Gunnar von Boehn wrote:

 
  Our point is that we can provide memory protection on DMA.
  We can prevent DMA from overrunning programs.
  You can think of this like "Enforcer for the Chipset".
  This was never possible on AMIGA before.
  Also OS4 can not do this.

I like the sound of this.  This is forward thinking.  Some graphics card MMU architecture designs are limited to texture and shader buffers and make more circuits necessary for the CPU.  An integrated MMU Architecture is better for efficiency even if the SAGA core absorbs the MMU.


Account for Sale
(Needs Verification)
Posts 219/ 2
17 Nov 2017 22:10


Steve Ferrell wrote:

  The point of the Vampire has never been to support all those legacy operating systems you mentioned.

Vampire is not the topic here, the apollo core is, and Gunnar wrote the other day:

It was always clear that: APOLLO's roadmap includes to run everything any 68K can run.

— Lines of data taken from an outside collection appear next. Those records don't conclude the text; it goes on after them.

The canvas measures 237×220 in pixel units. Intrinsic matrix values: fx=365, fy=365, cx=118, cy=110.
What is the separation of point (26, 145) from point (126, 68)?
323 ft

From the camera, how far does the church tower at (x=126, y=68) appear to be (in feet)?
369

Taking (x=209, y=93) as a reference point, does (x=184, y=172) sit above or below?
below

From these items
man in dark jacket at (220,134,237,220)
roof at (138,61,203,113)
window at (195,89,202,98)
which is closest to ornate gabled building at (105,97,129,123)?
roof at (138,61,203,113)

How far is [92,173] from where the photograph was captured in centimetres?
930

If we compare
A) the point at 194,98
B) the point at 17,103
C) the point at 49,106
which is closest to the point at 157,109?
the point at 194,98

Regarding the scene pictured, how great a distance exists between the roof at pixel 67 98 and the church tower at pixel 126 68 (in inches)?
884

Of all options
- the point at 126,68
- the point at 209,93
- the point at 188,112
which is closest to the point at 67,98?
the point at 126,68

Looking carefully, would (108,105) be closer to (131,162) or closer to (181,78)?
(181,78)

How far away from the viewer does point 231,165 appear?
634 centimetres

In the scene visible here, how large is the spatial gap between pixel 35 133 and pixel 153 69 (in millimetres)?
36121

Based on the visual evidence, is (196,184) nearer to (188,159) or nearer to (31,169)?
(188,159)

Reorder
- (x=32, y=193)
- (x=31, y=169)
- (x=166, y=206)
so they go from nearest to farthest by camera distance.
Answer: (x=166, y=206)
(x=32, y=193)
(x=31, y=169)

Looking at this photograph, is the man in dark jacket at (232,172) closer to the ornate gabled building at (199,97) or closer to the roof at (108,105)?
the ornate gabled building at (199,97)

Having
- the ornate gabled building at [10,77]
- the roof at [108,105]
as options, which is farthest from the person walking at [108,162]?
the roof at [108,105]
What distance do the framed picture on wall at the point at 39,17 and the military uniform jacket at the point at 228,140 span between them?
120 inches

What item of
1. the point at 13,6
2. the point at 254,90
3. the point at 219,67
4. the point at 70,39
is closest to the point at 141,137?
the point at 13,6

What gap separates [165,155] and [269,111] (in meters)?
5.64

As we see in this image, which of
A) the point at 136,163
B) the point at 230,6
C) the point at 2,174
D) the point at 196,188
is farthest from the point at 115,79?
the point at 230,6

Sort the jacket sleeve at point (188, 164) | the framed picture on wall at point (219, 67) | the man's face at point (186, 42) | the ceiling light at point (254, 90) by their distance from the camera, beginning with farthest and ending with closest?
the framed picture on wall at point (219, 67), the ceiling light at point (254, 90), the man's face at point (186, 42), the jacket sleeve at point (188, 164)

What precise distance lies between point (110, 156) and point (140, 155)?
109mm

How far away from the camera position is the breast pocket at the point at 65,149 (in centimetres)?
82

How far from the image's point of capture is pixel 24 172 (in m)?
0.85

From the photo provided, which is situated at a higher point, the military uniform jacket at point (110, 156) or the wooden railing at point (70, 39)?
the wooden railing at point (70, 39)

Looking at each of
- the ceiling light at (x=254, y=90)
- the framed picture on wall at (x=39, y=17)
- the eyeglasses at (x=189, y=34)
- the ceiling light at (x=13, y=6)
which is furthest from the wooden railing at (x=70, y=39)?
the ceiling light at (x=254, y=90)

This means also including running Linux.



Steve Ferrell

Posts 185
17 Nov 2017 22:15


Account for sale wrote:

 
Steve Ferrell wrote:

    The point of the Vampire has never been to support all those legacy operating systems you mentioned.
 

 
  Vampire is not the topic here, the apollo core is, and Gunnar wrote the other day:
 

  It was always clear that: APOLLO's roadmap includes to run everything any 68K can run. This means also including running Linux.

 

 
Well, that's funny, because 99.9% of your posts on this forum and over at A.org are ones bashing the Vampire for its lack of an MMU.  And right now, the Vampire is the only thing running the Apollo core so take your trolling elsewhere.

And my comments regarding those other operating systems still stands.  If you're so hell-bent on reviving those obscure and dead systems then head on over to their respective forums and make yourself useful instead of repeating the same attacks here over and over
 


Vojin Vidanovic

Posts 770
17 Nov 2017 23:06


Account for sale wrote:

  It was always clear that: APOLLO's roadmap includes to run everything any 68K can run. This means also including running Linux.

 
  True, but that is in time. Hope you are all aware its a core that gets developed further, bugfixed and improved. As with FPU, one point of criticism might be gone in few months.